━━━ Extract to read

The law provides that D may protect himself from an impending attack with the use of a pre-emptive strike if it is reasonably necessary. This is evident from Lord Griffiths’ statement in Beckford v R [1988] that:

[A] man about to be attacked does not have to wait for his assailant to strike the first blow or fire the first shot – circumstances may justify a pre-emptive strike.

However, it was also noted in Devlin v Armstrong [1971] NI 13 that the ‘anticipated attack must be imminent’; D cannot lawfully strike out at someone that they feel may simply attack them in the distant future.

Provoked Attacks

Perhaps controversially, the law also provides that D may rely on self-defence where he started off as the aggressor but then must protect himself from the retaliation of the victim. For example, D kicks V in the leg. While this initial kick will have been an unlawful assault, D may lawfully defend himself if V then pulls a knife on D in retaliation.

Self-defence is not applicable, however, where D deliberately aggravated V in order to be allowed to then lawfully attack him further ‘in defence’, per Lowry LCJ in R v Browne [1973] NI 96.

Difficulties lie, as ever, in deciphering between those cases in which D did not expect to have to defend himself from attacks (or from attacks at the level brought by V), and those in which D had deliberately provoked the anger of V in order to permit further attacks from D. As such, the availability of this defence is very dependent on all the circumstances in each case.

A Duty to Retreat?

Previously, the law required that D, per R v Julien [1969] 2 All ER 856, demonstrate:

… by his actions that he does not want to fight. He must demonstrate that he is prepared to temporise and disengage, and perhaps to make some physical withdrawal.

However, the court in R v Bird [1985] 2 All ER 513 later acknowledged that this placed ‘too great an obligation on a defendant’. As a result, the Legal Aid, Sentencing and Punishment of Offenders Act 2012 inserted Section 76(6A) into the CJIA 2008, which states:

In deciding the question [whether the degree of force is reasonable], a possibility that D could have retreated is to be considered (so far as relevant) as a factor to be taken into account, rather than as giving rise to a duty to retreat.

In other words, there is no longer a duty for D to try to retreat before defending himself – quite rightly, too, as to require an escape attempt could easily result in D suffering greater harm than if he were to protect himself instantaneously. However, while a failure to retreat will not remove D’s ability to claim he acted in self-defence, it could still go towards painting D’s actions as more ‘aggressive’ than ‘protective’; as such, courts have been given the opportunity to dive further into specific circumstances of each case, rather than following strict blanket rules.

Householder Cases

Additional thought must be given to cases in which D is protecting themselves or another in their own home; it is not concerned with the defence of property. Regarding these so-called ‘householder cases’ (defined in Section 76(8A) of the CJIA 2008), Section 76(5A) of the of the CJIA 2008 – inserted by Section 43 of the Crime and Courts Act 2013 – states:

In a householder case, the degree of force used by D is not regarded as having been reasonable in the circumstances as D believed them to be if it was grossly disproportionate in those circumstances.

━━━━━━
━━━ Raw data

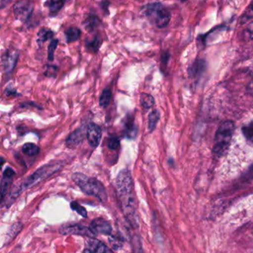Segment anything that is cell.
<instances>
[{"mask_svg": "<svg viewBox=\"0 0 253 253\" xmlns=\"http://www.w3.org/2000/svg\"><path fill=\"white\" fill-rule=\"evenodd\" d=\"M116 192L120 206L127 221L134 228L138 227L137 198L129 170L124 169L116 177Z\"/></svg>", "mask_w": 253, "mask_h": 253, "instance_id": "6da1fadb", "label": "cell"}, {"mask_svg": "<svg viewBox=\"0 0 253 253\" xmlns=\"http://www.w3.org/2000/svg\"><path fill=\"white\" fill-rule=\"evenodd\" d=\"M63 164L61 162H54L51 164H45L42 167H40L33 174L25 179L20 184L16 185L11 189L8 196V201L13 202L23 191L27 190L33 186H37L38 183L45 180L54 173L58 171L63 168Z\"/></svg>", "mask_w": 253, "mask_h": 253, "instance_id": "7a4b0ae2", "label": "cell"}, {"mask_svg": "<svg viewBox=\"0 0 253 253\" xmlns=\"http://www.w3.org/2000/svg\"><path fill=\"white\" fill-rule=\"evenodd\" d=\"M72 178L84 193L95 197L101 202L105 203L107 201L106 188L97 179L88 177L81 172L74 173Z\"/></svg>", "mask_w": 253, "mask_h": 253, "instance_id": "3957f363", "label": "cell"}, {"mask_svg": "<svg viewBox=\"0 0 253 253\" xmlns=\"http://www.w3.org/2000/svg\"><path fill=\"white\" fill-rule=\"evenodd\" d=\"M235 131V124L232 121H226L221 123L215 133L213 155L220 158L227 152Z\"/></svg>", "mask_w": 253, "mask_h": 253, "instance_id": "277c9868", "label": "cell"}, {"mask_svg": "<svg viewBox=\"0 0 253 253\" xmlns=\"http://www.w3.org/2000/svg\"><path fill=\"white\" fill-rule=\"evenodd\" d=\"M142 12L143 15L151 19L159 29H164L168 26L171 20L169 11L160 2H152L143 5Z\"/></svg>", "mask_w": 253, "mask_h": 253, "instance_id": "5b68a950", "label": "cell"}, {"mask_svg": "<svg viewBox=\"0 0 253 253\" xmlns=\"http://www.w3.org/2000/svg\"><path fill=\"white\" fill-rule=\"evenodd\" d=\"M59 232L61 235H75L87 237L88 238H94L96 235L93 233L89 227L80 224H64L60 226Z\"/></svg>", "mask_w": 253, "mask_h": 253, "instance_id": "8992f818", "label": "cell"}, {"mask_svg": "<svg viewBox=\"0 0 253 253\" xmlns=\"http://www.w3.org/2000/svg\"><path fill=\"white\" fill-rule=\"evenodd\" d=\"M34 3L30 1H18L14 5V14L17 20L28 21L34 11Z\"/></svg>", "mask_w": 253, "mask_h": 253, "instance_id": "52a82bcc", "label": "cell"}, {"mask_svg": "<svg viewBox=\"0 0 253 253\" xmlns=\"http://www.w3.org/2000/svg\"><path fill=\"white\" fill-rule=\"evenodd\" d=\"M18 57L19 52L15 48H10L5 50L2 56V64L5 73L10 74L13 72Z\"/></svg>", "mask_w": 253, "mask_h": 253, "instance_id": "ba28073f", "label": "cell"}, {"mask_svg": "<svg viewBox=\"0 0 253 253\" xmlns=\"http://www.w3.org/2000/svg\"><path fill=\"white\" fill-rule=\"evenodd\" d=\"M87 126L82 125L79 128H77L73 132L69 134L66 140V145L68 148L75 149L79 146L84 142L86 137Z\"/></svg>", "mask_w": 253, "mask_h": 253, "instance_id": "9c48e42d", "label": "cell"}, {"mask_svg": "<svg viewBox=\"0 0 253 253\" xmlns=\"http://www.w3.org/2000/svg\"><path fill=\"white\" fill-rule=\"evenodd\" d=\"M89 228L95 235H98V234L111 235L112 233V225L109 221L102 217L94 219L90 223Z\"/></svg>", "mask_w": 253, "mask_h": 253, "instance_id": "30bf717a", "label": "cell"}, {"mask_svg": "<svg viewBox=\"0 0 253 253\" xmlns=\"http://www.w3.org/2000/svg\"><path fill=\"white\" fill-rule=\"evenodd\" d=\"M86 138L92 148H97L102 138V129L100 126L94 123H90L87 126Z\"/></svg>", "mask_w": 253, "mask_h": 253, "instance_id": "8fae6325", "label": "cell"}, {"mask_svg": "<svg viewBox=\"0 0 253 253\" xmlns=\"http://www.w3.org/2000/svg\"><path fill=\"white\" fill-rule=\"evenodd\" d=\"M16 173L13 169L10 167H7L4 171L2 174V182H1V195H2V199H3L5 195H6L10 186L12 184L13 180H14V176Z\"/></svg>", "mask_w": 253, "mask_h": 253, "instance_id": "7c38bea8", "label": "cell"}, {"mask_svg": "<svg viewBox=\"0 0 253 253\" xmlns=\"http://www.w3.org/2000/svg\"><path fill=\"white\" fill-rule=\"evenodd\" d=\"M206 61L204 60H196L188 69V75L192 79H198L203 73L205 72Z\"/></svg>", "mask_w": 253, "mask_h": 253, "instance_id": "4fadbf2b", "label": "cell"}, {"mask_svg": "<svg viewBox=\"0 0 253 253\" xmlns=\"http://www.w3.org/2000/svg\"><path fill=\"white\" fill-rule=\"evenodd\" d=\"M88 245L89 247L88 250L94 253H114L106 244L95 238H88Z\"/></svg>", "mask_w": 253, "mask_h": 253, "instance_id": "5bb4252c", "label": "cell"}, {"mask_svg": "<svg viewBox=\"0 0 253 253\" xmlns=\"http://www.w3.org/2000/svg\"><path fill=\"white\" fill-rule=\"evenodd\" d=\"M100 24H101V20L94 14H88V17L83 22V26H84L85 30L89 32L95 30Z\"/></svg>", "mask_w": 253, "mask_h": 253, "instance_id": "9a60e30c", "label": "cell"}, {"mask_svg": "<svg viewBox=\"0 0 253 253\" xmlns=\"http://www.w3.org/2000/svg\"><path fill=\"white\" fill-rule=\"evenodd\" d=\"M124 128H125L126 137L127 138L133 139L137 136L138 128L134 124V118L130 117L126 120Z\"/></svg>", "mask_w": 253, "mask_h": 253, "instance_id": "2e32d148", "label": "cell"}, {"mask_svg": "<svg viewBox=\"0 0 253 253\" xmlns=\"http://www.w3.org/2000/svg\"><path fill=\"white\" fill-rule=\"evenodd\" d=\"M54 32L51 29L42 28L38 32V37H37V42H38V45L42 46L46 41L51 39L54 37Z\"/></svg>", "mask_w": 253, "mask_h": 253, "instance_id": "e0dca14e", "label": "cell"}, {"mask_svg": "<svg viewBox=\"0 0 253 253\" xmlns=\"http://www.w3.org/2000/svg\"><path fill=\"white\" fill-rule=\"evenodd\" d=\"M65 36H66V42L68 43L76 42L77 41H78L81 38V29L79 28L74 27V26L68 28L65 31Z\"/></svg>", "mask_w": 253, "mask_h": 253, "instance_id": "ac0fdd59", "label": "cell"}, {"mask_svg": "<svg viewBox=\"0 0 253 253\" xmlns=\"http://www.w3.org/2000/svg\"><path fill=\"white\" fill-rule=\"evenodd\" d=\"M102 41L101 38L98 35H96L94 38L89 41H87L85 42V47H86L87 50L91 53H97V51L100 49V46H101Z\"/></svg>", "mask_w": 253, "mask_h": 253, "instance_id": "d6986e66", "label": "cell"}, {"mask_svg": "<svg viewBox=\"0 0 253 253\" xmlns=\"http://www.w3.org/2000/svg\"><path fill=\"white\" fill-rule=\"evenodd\" d=\"M64 4V1H47L44 5L49 10L50 16L53 17L57 15V13L62 9Z\"/></svg>", "mask_w": 253, "mask_h": 253, "instance_id": "ffe728a7", "label": "cell"}, {"mask_svg": "<svg viewBox=\"0 0 253 253\" xmlns=\"http://www.w3.org/2000/svg\"><path fill=\"white\" fill-rule=\"evenodd\" d=\"M160 117H161V115H160L159 111L157 109H154L149 113V123H148V129H149V132H152L156 128Z\"/></svg>", "mask_w": 253, "mask_h": 253, "instance_id": "44dd1931", "label": "cell"}, {"mask_svg": "<svg viewBox=\"0 0 253 253\" xmlns=\"http://www.w3.org/2000/svg\"><path fill=\"white\" fill-rule=\"evenodd\" d=\"M140 103L144 109H151L155 105V98L151 94L142 93L140 96Z\"/></svg>", "mask_w": 253, "mask_h": 253, "instance_id": "7402d4cb", "label": "cell"}, {"mask_svg": "<svg viewBox=\"0 0 253 253\" xmlns=\"http://www.w3.org/2000/svg\"><path fill=\"white\" fill-rule=\"evenodd\" d=\"M23 229V224L20 222L14 223L12 226L10 227L8 233H7V241H11L16 238L17 235L20 233V231Z\"/></svg>", "mask_w": 253, "mask_h": 253, "instance_id": "603a6c76", "label": "cell"}, {"mask_svg": "<svg viewBox=\"0 0 253 253\" xmlns=\"http://www.w3.org/2000/svg\"><path fill=\"white\" fill-rule=\"evenodd\" d=\"M22 151L27 156L33 157L39 153L40 148L35 143H26L23 145Z\"/></svg>", "mask_w": 253, "mask_h": 253, "instance_id": "cb8c5ba5", "label": "cell"}, {"mask_svg": "<svg viewBox=\"0 0 253 253\" xmlns=\"http://www.w3.org/2000/svg\"><path fill=\"white\" fill-rule=\"evenodd\" d=\"M112 91L109 88L103 89L101 95H100V101H99L100 107L106 108L109 106L111 99H112Z\"/></svg>", "mask_w": 253, "mask_h": 253, "instance_id": "d4e9b609", "label": "cell"}, {"mask_svg": "<svg viewBox=\"0 0 253 253\" xmlns=\"http://www.w3.org/2000/svg\"><path fill=\"white\" fill-rule=\"evenodd\" d=\"M241 130L247 141L253 144V121H250L248 124H244Z\"/></svg>", "mask_w": 253, "mask_h": 253, "instance_id": "484cf974", "label": "cell"}, {"mask_svg": "<svg viewBox=\"0 0 253 253\" xmlns=\"http://www.w3.org/2000/svg\"><path fill=\"white\" fill-rule=\"evenodd\" d=\"M59 41L57 39L52 40L50 42L48 47V59L50 61H53L54 60V52L57 49Z\"/></svg>", "mask_w": 253, "mask_h": 253, "instance_id": "4316f807", "label": "cell"}, {"mask_svg": "<svg viewBox=\"0 0 253 253\" xmlns=\"http://www.w3.org/2000/svg\"><path fill=\"white\" fill-rule=\"evenodd\" d=\"M71 208L75 210L76 212H78L82 217H85V218L88 217V213H87L86 210L84 207H82L79 203L74 201V202L71 204Z\"/></svg>", "mask_w": 253, "mask_h": 253, "instance_id": "83f0119b", "label": "cell"}, {"mask_svg": "<svg viewBox=\"0 0 253 253\" xmlns=\"http://www.w3.org/2000/svg\"><path fill=\"white\" fill-rule=\"evenodd\" d=\"M107 146L112 150H117L120 147V140L117 137H110L107 140Z\"/></svg>", "mask_w": 253, "mask_h": 253, "instance_id": "f1b7e54d", "label": "cell"}, {"mask_svg": "<svg viewBox=\"0 0 253 253\" xmlns=\"http://www.w3.org/2000/svg\"><path fill=\"white\" fill-rule=\"evenodd\" d=\"M123 241H121L118 237L113 236V235L109 238V242L112 244V247L116 250L119 249V247H122Z\"/></svg>", "mask_w": 253, "mask_h": 253, "instance_id": "f546056e", "label": "cell"}, {"mask_svg": "<svg viewBox=\"0 0 253 253\" xmlns=\"http://www.w3.org/2000/svg\"><path fill=\"white\" fill-rule=\"evenodd\" d=\"M253 2L250 3L249 5L248 8L246 10V12L244 13L243 15L242 19L246 21V20H250V19L253 18Z\"/></svg>", "mask_w": 253, "mask_h": 253, "instance_id": "4dcf8cb0", "label": "cell"}, {"mask_svg": "<svg viewBox=\"0 0 253 253\" xmlns=\"http://www.w3.org/2000/svg\"><path fill=\"white\" fill-rule=\"evenodd\" d=\"M5 94L7 96H19L17 91L14 88H10V87L5 88Z\"/></svg>", "mask_w": 253, "mask_h": 253, "instance_id": "1f68e13d", "label": "cell"}, {"mask_svg": "<svg viewBox=\"0 0 253 253\" xmlns=\"http://www.w3.org/2000/svg\"><path fill=\"white\" fill-rule=\"evenodd\" d=\"M109 5H110V2H102L101 4H100V5H101L100 7H101L102 9L103 10L105 14H108V15L109 14Z\"/></svg>", "mask_w": 253, "mask_h": 253, "instance_id": "d6a6232c", "label": "cell"}, {"mask_svg": "<svg viewBox=\"0 0 253 253\" xmlns=\"http://www.w3.org/2000/svg\"><path fill=\"white\" fill-rule=\"evenodd\" d=\"M54 72H57V68L54 66H48L47 67V70L45 71V75L46 76H50V73H51V75H54Z\"/></svg>", "mask_w": 253, "mask_h": 253, "instance_id": "836d02e7", "label": "cell"}, {"mask_svg": "<svg viewBox=\"0 0 253 253\" xmlns=\"http://www.w3.org/2000/svg\"><path fill=\"white\" fill-rule=\"evenodd\" d=\"M248 32L250 35H251L252 38H253V22L249 25Z\"/></svg>", "mask_w": 253, "mask_h": 253, "instance_id": "e575fe53", "label": "cell"}, {"mask_svg": "<svg viewBox=\"0 0 253 253\" xmlns=\"http://www.w3.org/2000/svg\"><path fill=\"white\" fill-rule=\"evenodd\" d=\"M84 253H94L91 250H88V249H86V250H84Z\"/></svg>", "mask_w": 253, "mask_h": 253, "instance_id": "d590c367", "label": "cell"}]
</instances>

━━━━━━

# [Written task 1]
Copy the stretch of the self-defence text from "However, it was" through "[1973] NI 96.".
# [Written task 2]
Write the next part of the self-defence text, starting after its final sentence.

# [Output 1]
However, it was also noted in Devlin v Armstrong [1971] NI 13 that the ‘anticipated attack must be imminent’; D cannot lawfully strike out at someone that they feel may simply attack them in the distant future.

Provoked Attacks

Perhaps controversially, the law also provides that D may rely on self-defence where he started off as the aggressor but then must protect himself from the retaliation of the victim. For example, D kicks V in the leg. While this initial kick will have been an unlawful assault, D may lawfully defend himself if V then pulls a knife on D in retaliation.

Self-defence is not applicable, however, where D deliberately aggravated V in order to be allowed to then lawfully attack him further ‘in defence’, per Lowry LCJ in R v Browne [1973] NI 96.

# [Output 2]
The purpose behind the introduction of this section was made clear in the following statement by the then Minister for Policing and Criminal Justice, Damian Green MP:

The provision is not [a vigilantes charter], but a recognition that people confronted by a burglar and acting in fear of their safety in the heat of the moment cannot be expected to weigh up exactly how much force is required. In such extreme circumstances, we think that they should have greater legal protection.

Ormerod and Laird are sceptical, however, of whether this addition actually makes a difference, noting that the law already allows flexibility surrounding the amount of force used in the heat of the moment. Indeed, while an act of self-defence will be unreasonable in householder cases where it was ‘grossly disproportionate’ – compared to just ‘disproportionate’ in ordinary cases – it is easy to imagine that what may constitute ‘disproportionate’ to one jury could be ‘grossly disproportionate’ to another.

Conclusion

As demonstrated above, the law of self-defence is not quite as simple as one might assume. The defence is hardly a simple statement that when attacked you can do anything and everything to defend yourself and be exonerated by the courts.

The CPS guidelines state that, when reviewing cases involving assertions of self-defence, prosecutors must be aware of the balance to be struck between:

  • the public interest in promoting a responsible contribution on the part of citizens in preserving law and order; and
  • discouraging vigilantism and the use of violence generally.

This, ultimately, embodies the philosophy behind permitting the availability of this defence – citizens must be able to defend themselves from attackers, but cannot be afforded such immunity that they are then able to abuse this system so as to allow them to become the attackers.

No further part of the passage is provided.